--- START ---

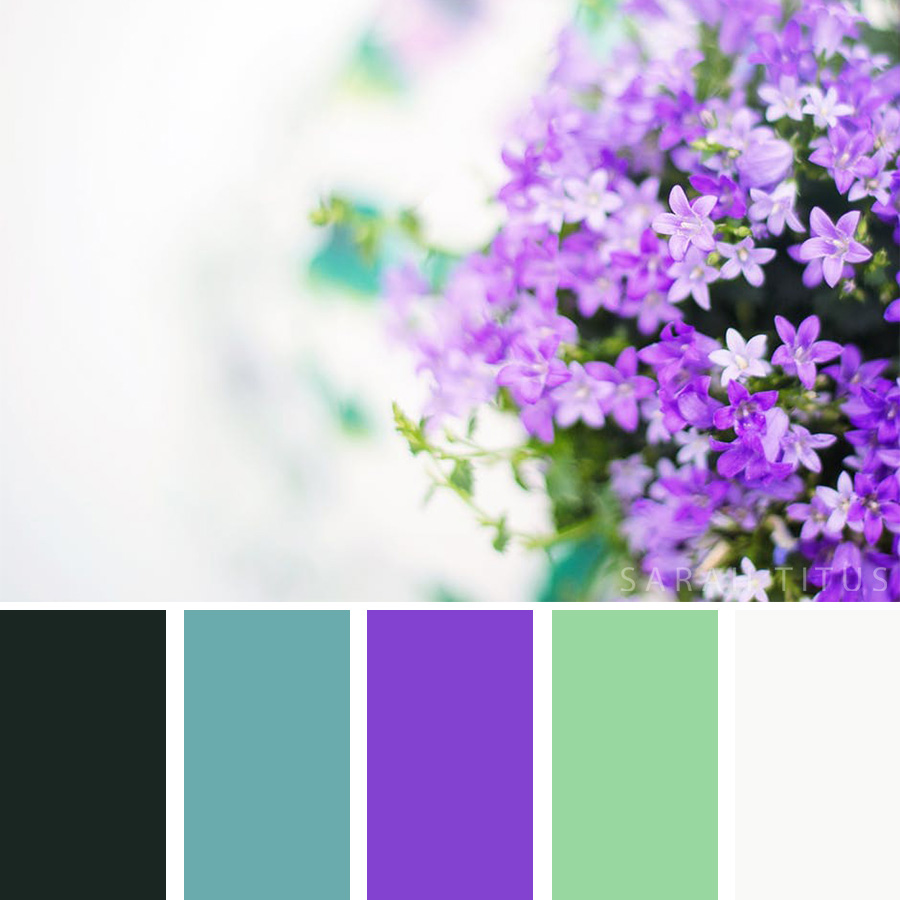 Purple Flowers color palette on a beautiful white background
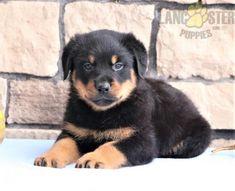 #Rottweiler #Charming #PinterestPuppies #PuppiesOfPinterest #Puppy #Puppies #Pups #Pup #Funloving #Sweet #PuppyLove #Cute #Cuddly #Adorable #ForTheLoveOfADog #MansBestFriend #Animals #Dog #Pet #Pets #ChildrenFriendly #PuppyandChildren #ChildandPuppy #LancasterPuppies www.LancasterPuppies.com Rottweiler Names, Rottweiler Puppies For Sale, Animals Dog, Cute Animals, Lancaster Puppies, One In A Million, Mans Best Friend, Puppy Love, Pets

--- END ---
--- START ---

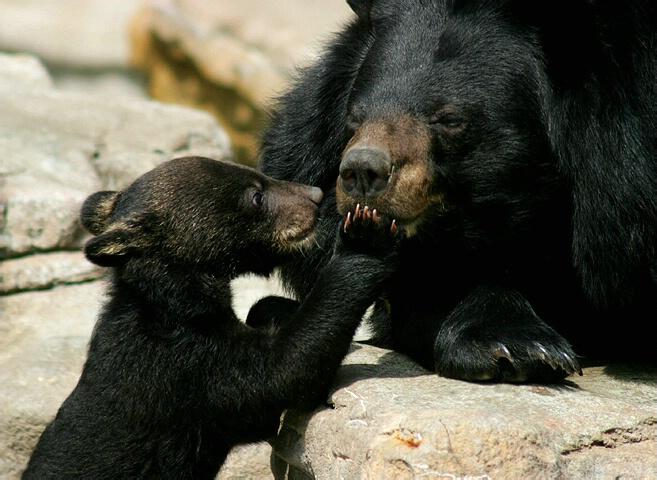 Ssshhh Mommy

--- END ---
--- START ---

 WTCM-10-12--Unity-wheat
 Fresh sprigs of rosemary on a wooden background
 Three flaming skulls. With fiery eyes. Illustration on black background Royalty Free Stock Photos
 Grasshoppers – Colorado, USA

--- END ---

◆ WHAT IS BEING ASKED
Print nothing but the lines above starting with the line that contains "Purple Flowers color" and going on through the line that contains "#Rottweiler #Charming #PinterestPuppies". Leave out the pictures.

◆ ANSWER TO THIS PROBLEM
 Purple Flowers color palette on a beautiful white background
 #Rottweiler #Charming #PinterestPuppies #PuppiesOfPinterest #Puppy #Puppies #Pups #Pup #Funloving #Sweet #PuppyLove #Cute #Cuddly #Adorable #ForTheLoveOfADog #MansBestFriend #Animals #Dog #Pet #Pets #ChildrenFriendly #PuppyandChildren #ChildandPuppy #LancasterPuppies www.LancasterPuppies.com Rottweiler Names, Rottweiler Puppies For Sale, Animals Dog, Cute Animals, Lancaster Puppies, One In A Million, Mans Best Friend, Puppy Love, Pets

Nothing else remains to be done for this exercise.